Synthetic control and unobserved confounders The synthetic control (cohort) method is a very promising approach to causal inference that has been used in a number of interesting studies. It's particularly useful in situations where data are only available in aggregate or there is only one treatment observed. 
In Abadie et al (2015), the authors claim that unobserved, time-varying confounders are essentially control for given an argument based on intuition:
"The intuition of this result is straightforward: Only units that are alike in both observed and unobserved determinants of the outcome variable as well as in the effect of those determinants on the outcome variable should produce similar trajectories of the outcome variable over extended periods of time."
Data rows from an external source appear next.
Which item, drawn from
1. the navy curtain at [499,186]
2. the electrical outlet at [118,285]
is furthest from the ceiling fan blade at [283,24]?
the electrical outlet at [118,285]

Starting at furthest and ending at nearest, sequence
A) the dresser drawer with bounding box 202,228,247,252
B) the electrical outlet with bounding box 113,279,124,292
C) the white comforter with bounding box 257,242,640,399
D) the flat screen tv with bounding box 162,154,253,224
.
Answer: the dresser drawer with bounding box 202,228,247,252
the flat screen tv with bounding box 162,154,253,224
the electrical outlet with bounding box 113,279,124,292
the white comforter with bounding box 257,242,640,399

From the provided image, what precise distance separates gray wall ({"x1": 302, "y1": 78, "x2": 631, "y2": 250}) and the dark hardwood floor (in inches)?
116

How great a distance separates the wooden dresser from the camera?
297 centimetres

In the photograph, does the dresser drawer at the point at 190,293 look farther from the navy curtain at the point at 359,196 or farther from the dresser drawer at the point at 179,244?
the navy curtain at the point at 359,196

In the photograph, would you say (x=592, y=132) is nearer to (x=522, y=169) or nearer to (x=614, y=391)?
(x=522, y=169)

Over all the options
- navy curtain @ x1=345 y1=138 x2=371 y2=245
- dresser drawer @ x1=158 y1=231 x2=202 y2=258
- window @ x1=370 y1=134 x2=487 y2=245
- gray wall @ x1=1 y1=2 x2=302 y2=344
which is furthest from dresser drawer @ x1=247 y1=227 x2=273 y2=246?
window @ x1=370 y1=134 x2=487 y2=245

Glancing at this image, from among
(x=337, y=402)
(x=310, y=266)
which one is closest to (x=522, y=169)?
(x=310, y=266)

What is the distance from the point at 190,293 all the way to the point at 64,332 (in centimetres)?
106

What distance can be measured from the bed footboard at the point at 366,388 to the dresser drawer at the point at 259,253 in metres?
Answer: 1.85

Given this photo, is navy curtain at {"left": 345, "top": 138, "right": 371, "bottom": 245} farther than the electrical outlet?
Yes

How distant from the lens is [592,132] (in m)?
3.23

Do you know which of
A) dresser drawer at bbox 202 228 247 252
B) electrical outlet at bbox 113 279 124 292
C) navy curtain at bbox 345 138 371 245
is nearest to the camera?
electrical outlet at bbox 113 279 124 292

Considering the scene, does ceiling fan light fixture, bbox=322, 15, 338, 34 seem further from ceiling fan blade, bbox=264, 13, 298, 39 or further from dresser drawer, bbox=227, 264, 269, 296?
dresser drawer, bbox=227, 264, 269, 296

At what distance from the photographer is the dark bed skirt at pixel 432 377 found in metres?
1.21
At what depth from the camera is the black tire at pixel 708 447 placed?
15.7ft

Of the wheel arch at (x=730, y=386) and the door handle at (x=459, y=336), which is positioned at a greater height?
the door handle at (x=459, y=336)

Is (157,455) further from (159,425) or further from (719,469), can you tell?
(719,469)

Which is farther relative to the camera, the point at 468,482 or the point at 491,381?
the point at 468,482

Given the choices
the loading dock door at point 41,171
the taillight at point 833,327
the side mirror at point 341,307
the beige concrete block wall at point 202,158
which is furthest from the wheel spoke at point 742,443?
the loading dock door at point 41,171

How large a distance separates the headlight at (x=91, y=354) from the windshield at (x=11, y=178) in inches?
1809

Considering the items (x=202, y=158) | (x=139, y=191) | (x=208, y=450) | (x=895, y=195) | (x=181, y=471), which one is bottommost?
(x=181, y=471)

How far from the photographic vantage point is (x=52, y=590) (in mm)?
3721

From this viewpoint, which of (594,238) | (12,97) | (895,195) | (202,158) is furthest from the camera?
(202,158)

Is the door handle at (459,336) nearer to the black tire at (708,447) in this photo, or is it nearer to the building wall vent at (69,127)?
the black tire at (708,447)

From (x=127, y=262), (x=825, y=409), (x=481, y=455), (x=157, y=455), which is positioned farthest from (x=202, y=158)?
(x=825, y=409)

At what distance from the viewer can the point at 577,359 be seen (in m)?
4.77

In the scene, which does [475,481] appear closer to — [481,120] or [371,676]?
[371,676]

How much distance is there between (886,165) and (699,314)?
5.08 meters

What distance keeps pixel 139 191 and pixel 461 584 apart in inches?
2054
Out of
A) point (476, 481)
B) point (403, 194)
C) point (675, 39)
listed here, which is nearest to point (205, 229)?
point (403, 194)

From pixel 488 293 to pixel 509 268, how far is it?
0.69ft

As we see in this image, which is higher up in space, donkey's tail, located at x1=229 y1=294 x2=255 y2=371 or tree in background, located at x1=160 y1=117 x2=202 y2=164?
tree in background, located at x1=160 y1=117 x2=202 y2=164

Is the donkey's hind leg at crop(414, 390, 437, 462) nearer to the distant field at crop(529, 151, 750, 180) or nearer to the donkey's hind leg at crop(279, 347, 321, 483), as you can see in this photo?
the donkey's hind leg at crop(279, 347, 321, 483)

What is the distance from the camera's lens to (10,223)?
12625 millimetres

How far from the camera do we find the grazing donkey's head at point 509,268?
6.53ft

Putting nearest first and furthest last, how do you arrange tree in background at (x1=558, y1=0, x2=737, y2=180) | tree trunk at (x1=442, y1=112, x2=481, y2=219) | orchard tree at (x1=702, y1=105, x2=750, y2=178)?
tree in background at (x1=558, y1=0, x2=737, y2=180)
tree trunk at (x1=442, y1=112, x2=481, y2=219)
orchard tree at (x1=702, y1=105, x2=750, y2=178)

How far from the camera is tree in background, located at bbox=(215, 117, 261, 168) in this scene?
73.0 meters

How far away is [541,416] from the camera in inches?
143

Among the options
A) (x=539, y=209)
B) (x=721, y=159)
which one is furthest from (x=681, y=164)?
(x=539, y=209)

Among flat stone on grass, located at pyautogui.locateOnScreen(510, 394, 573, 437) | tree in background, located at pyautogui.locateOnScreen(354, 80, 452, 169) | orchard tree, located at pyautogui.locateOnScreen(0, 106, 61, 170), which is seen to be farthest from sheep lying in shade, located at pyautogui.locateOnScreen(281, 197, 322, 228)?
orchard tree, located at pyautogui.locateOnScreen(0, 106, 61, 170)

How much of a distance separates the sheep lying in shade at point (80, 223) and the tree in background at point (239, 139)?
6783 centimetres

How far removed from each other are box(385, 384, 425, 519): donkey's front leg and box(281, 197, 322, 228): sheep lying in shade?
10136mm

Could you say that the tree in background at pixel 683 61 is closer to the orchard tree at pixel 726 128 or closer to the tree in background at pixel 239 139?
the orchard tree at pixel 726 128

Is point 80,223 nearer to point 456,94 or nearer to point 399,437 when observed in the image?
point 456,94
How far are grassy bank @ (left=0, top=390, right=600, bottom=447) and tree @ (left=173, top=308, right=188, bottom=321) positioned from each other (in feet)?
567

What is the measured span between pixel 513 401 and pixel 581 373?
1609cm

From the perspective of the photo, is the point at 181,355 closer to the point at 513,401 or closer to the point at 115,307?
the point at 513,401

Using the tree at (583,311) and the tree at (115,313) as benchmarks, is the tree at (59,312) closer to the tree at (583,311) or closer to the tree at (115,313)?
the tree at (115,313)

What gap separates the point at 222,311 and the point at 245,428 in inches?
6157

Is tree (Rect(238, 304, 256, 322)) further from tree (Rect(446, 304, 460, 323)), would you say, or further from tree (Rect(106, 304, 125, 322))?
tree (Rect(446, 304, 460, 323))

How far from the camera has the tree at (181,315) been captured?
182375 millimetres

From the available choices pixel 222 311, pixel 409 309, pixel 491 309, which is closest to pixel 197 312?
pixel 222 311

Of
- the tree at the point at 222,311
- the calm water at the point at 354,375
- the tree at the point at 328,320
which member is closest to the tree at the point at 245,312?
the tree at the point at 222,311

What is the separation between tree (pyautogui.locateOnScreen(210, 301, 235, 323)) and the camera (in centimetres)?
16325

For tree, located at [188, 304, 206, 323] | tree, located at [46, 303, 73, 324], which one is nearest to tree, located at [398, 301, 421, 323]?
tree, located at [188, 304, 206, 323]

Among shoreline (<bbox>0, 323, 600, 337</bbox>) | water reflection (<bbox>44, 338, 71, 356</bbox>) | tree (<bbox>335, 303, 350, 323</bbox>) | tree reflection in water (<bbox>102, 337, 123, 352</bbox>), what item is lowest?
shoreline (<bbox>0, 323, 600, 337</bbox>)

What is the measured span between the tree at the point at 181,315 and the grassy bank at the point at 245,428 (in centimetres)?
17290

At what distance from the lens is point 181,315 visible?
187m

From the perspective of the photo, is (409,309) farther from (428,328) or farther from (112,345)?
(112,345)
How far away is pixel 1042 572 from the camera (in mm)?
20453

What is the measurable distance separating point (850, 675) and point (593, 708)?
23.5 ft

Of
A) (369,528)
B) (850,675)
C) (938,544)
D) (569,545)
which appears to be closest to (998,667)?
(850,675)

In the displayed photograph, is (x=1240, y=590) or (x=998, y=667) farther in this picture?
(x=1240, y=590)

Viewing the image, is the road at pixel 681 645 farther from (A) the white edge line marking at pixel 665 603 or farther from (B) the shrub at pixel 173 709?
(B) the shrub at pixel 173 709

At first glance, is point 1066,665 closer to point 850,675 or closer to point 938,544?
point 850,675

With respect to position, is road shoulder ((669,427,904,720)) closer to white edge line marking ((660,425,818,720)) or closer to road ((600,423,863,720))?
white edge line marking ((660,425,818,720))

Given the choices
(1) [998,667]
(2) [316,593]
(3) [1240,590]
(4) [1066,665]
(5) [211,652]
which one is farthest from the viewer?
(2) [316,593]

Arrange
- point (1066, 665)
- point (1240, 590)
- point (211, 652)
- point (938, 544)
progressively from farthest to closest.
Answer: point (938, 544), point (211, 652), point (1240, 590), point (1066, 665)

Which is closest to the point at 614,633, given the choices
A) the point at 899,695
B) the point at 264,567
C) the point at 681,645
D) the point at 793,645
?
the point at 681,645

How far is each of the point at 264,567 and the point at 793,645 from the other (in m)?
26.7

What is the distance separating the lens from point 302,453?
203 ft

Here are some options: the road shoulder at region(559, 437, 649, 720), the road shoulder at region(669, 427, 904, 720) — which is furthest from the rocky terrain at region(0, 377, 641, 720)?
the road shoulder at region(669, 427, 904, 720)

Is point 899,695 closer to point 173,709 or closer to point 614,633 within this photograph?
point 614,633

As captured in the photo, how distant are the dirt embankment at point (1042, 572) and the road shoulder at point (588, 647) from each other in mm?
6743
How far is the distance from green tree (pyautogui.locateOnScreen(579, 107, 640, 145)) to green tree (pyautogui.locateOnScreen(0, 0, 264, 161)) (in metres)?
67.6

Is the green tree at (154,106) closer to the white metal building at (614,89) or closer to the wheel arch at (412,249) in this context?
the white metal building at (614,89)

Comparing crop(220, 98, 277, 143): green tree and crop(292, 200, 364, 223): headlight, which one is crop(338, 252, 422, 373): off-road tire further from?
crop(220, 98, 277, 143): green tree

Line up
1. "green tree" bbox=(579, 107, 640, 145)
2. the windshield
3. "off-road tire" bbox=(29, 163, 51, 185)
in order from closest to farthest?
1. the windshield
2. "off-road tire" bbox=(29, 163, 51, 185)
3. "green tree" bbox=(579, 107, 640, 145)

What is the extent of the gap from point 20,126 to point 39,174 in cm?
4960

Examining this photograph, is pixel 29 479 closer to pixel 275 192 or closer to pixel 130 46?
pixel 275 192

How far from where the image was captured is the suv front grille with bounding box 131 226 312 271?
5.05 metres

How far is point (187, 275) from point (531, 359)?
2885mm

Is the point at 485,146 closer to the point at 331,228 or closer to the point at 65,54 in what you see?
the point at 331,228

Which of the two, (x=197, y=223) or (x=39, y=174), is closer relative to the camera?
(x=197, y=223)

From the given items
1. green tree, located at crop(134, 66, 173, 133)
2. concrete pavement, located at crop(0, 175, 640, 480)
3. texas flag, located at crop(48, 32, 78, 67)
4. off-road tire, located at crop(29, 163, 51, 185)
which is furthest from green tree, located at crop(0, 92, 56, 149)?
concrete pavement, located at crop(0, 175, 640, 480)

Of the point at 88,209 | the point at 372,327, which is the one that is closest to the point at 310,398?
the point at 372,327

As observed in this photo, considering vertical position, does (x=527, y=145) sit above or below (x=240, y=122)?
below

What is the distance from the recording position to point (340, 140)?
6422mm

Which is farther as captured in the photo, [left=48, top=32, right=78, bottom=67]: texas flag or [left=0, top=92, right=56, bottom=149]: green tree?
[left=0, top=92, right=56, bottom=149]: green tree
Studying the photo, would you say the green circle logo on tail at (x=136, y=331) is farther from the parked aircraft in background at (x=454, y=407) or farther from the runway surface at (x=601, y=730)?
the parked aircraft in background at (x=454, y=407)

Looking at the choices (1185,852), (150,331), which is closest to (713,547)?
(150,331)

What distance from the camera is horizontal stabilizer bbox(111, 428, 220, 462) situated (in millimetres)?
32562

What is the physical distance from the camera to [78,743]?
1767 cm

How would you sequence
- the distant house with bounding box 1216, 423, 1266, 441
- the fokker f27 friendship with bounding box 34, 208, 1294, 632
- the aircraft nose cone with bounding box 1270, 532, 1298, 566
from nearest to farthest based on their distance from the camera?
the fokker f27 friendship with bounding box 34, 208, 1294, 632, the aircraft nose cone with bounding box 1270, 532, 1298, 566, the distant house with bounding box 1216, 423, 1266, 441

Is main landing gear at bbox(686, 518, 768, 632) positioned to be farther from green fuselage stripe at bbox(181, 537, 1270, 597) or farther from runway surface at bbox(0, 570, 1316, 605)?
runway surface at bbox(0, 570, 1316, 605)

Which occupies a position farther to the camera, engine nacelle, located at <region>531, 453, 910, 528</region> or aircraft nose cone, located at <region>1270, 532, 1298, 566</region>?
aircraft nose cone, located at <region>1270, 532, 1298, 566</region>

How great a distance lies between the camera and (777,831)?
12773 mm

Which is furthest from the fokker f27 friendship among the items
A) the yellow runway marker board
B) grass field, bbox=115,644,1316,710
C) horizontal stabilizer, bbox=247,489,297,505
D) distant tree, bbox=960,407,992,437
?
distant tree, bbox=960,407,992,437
I buy this argument but I'd like to see a firmer exposition of why this is the case. If one selects on pre-treatment trends in outcomes and observed factors relevant in driving outcomes, how does the synthetic control method control for both unobserved AND time-varying variables that may also influence outcomes?
 A: Great question. The technicalities are probably buried in the appendices of Abadie et al. 2010, Synthetic Control Methods for Comparative Case Studies: Estimating the Effect of California’s Tobacco Control Program. Journal of the American statistical Association 105.490 (2010): 493-505.
However, there is a recent and simpler to read paper by Xu [1] that generalizes the synthetic control method. It has two central assumptions:
Assumption 1:
$$Y_{it} = \delta_{it}D_{it} + x'_{it}\beta + \lambda'_if_t + \epsilon_{it}  $$
and (part of) assumption 2:
$$ \epsilon_{it} \perp D_{js}|x_{js}, \lambda_j, f_s $$
The unobserved confounders are $\lambda'_if_t$ and $\epsilon_{it}$. We need to assume that the treatment is independent from $\epsilon_{it}$, which are unobserved confounders that vary across time and across units. This is similar to standard panel models.
However, the argument goes that with the synthetic control method we do not need to assume that treatment is independent from $\lambda'_if_t$, and that the latter can capture "a wide range" of variables that with standard panel models would be contained in $\epsilon_{it}$. Xu 2017 (p. 62) gives the following example (I've added the corresponding symbols):

Suppose a law is passed in a state because the public opinion in that
  state becomes more liberal. Because changing ideologies are often cross-sectionally correlated across states, a latent factor [$f_t$] may be able to capture shifting ideology at the national level; the national shifts may have a larger impact on a state that has a tradition of mass liberalism or has a higher proportion of manufacturing workers than a state that is historically conservative [$\lambda'_i$]. Controlling for this unobserved confounder, therefore, can alleviate the concern that the passage of the law is endogenous to changing ideology of a state’s constituents to a great extent.

[1] Xu, Y. (2017). Generalized Synthetic Control Method: Causal Inference with Interactive Fixed Effects Models. Political Analysis, 25(1), 57-76.